> **REQUIRED WORK**
Everything from the line with "Which is furthest from the" through the last line of the records below should be copied exactly, both ends included.

----- RECORDS TO PROCESS -----

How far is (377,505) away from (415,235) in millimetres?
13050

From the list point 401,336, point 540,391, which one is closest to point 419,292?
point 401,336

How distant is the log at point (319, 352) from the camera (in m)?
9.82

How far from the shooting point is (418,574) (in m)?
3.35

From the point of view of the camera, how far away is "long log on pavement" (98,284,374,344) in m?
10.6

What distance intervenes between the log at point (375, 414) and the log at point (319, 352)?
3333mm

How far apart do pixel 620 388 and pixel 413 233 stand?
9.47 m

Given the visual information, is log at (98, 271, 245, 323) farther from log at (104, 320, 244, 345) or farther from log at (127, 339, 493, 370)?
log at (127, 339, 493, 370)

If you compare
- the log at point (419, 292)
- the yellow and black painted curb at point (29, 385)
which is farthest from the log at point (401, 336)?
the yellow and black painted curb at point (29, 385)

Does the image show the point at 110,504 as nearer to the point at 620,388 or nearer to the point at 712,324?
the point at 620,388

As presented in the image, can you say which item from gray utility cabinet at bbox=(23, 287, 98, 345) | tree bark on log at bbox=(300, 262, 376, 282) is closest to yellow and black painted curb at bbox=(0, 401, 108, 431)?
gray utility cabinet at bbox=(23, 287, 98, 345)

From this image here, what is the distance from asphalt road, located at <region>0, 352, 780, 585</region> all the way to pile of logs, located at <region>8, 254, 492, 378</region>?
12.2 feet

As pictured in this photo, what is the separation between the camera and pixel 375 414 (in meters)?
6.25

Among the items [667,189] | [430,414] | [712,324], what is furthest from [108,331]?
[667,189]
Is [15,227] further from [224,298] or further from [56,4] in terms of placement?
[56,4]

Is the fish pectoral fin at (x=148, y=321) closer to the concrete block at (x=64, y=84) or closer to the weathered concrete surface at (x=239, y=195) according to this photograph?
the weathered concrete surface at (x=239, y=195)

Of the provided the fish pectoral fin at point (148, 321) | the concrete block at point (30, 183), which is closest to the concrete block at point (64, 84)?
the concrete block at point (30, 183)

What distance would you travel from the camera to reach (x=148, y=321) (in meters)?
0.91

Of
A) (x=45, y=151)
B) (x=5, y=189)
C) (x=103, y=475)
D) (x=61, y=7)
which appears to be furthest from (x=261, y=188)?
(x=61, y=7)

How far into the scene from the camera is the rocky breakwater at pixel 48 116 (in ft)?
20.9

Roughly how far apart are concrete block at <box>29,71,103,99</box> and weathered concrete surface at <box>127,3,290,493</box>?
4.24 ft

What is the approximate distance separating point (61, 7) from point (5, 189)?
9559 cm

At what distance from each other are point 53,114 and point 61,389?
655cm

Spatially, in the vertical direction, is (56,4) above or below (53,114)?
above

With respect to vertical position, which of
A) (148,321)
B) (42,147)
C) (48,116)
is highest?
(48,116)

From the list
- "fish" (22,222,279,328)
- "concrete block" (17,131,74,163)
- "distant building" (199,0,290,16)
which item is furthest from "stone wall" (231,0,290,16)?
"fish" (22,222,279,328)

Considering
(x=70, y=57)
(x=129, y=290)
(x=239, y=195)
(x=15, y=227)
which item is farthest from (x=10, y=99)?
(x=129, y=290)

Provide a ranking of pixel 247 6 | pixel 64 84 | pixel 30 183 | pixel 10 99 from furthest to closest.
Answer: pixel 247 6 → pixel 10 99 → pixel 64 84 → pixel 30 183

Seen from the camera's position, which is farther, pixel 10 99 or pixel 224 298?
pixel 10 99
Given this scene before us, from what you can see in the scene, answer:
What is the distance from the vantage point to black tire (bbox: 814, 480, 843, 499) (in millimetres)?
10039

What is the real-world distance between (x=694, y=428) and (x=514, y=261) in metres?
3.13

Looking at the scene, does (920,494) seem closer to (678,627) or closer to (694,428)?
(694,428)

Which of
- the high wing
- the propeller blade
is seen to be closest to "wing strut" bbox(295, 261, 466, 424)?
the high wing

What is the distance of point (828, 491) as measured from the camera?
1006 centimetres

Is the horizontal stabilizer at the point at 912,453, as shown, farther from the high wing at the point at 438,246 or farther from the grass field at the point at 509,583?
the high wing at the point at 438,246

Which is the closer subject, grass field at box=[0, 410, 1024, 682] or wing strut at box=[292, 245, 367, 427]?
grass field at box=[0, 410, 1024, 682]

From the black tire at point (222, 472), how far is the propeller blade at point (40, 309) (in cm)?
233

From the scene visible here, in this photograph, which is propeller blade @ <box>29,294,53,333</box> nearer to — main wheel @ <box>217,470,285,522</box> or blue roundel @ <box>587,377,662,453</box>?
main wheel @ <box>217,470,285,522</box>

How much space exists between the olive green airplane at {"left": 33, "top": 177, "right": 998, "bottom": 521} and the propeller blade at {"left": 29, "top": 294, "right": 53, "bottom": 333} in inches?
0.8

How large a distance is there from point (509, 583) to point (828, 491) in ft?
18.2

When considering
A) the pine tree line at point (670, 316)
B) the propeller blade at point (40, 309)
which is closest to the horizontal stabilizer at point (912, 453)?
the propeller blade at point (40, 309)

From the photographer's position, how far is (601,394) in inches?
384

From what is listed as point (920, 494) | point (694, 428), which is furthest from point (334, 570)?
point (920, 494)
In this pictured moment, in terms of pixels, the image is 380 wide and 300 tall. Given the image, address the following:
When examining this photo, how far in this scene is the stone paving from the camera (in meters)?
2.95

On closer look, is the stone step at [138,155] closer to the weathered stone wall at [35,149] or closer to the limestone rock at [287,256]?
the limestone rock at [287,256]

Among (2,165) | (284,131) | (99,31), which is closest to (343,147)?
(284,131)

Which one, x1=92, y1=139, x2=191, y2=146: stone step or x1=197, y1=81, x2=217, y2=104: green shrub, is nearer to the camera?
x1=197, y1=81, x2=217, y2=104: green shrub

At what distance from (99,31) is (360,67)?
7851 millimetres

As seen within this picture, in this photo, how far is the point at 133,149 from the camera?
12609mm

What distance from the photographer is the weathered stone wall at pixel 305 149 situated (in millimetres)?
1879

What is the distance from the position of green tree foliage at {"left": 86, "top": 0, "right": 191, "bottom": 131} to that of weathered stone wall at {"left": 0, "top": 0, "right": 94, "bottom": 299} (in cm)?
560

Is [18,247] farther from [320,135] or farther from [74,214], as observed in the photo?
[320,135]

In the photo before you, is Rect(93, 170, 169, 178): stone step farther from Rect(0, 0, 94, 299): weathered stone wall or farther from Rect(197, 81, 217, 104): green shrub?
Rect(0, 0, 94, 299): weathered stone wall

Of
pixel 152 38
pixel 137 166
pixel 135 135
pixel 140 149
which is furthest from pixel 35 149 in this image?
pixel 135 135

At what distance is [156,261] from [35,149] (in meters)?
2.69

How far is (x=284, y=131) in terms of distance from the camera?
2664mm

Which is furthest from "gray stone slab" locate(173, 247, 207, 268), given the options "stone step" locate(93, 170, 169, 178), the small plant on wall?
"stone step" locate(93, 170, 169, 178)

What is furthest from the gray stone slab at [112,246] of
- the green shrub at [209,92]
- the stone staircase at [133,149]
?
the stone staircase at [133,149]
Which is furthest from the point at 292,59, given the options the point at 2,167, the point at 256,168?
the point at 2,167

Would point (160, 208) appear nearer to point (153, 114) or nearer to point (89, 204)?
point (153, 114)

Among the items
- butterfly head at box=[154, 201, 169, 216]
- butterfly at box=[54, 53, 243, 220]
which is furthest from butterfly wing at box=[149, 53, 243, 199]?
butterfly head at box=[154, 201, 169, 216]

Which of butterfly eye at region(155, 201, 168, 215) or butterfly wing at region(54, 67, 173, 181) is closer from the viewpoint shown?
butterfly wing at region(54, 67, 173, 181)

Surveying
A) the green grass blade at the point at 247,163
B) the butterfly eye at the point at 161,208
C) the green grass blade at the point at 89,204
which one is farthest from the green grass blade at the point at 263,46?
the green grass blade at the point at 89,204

-----

> **SOLUTION FOR THIS PROBLEM**
Which is furthest from the point at 292,59, given the options the point at 2,167, the point at 256,168?
the point at 2,167

Would point (160, 208) appear nearer to point (153, 114) or nearer to point (89, 204)?
point (153, 114)

Among the items
- butterfly head at box=[154, 201, 169, 216]
- butterfly at box=[54, 53, 243, 220]
which is furthest from butterfly wing at box=[149, 53, 243, 199]?
butterfly head at box=[154, 201, 169, 216]

Which of butterfly eye at region(155, 201, 168, 215) or butterfly wing at region(54, 67, 173, 181) is closer from the viewpoint shown?
butterfly wing at region(54, 67, 173, 181)

Surveying
A) the green grass blade at the point at 247,163
B) the butterfly eye at the point at 161,208
C) the green grass blade at the point at 89,204
which one is farthest from the green grass blade at the point at 263,46?
the green grass blade at the point at 89,204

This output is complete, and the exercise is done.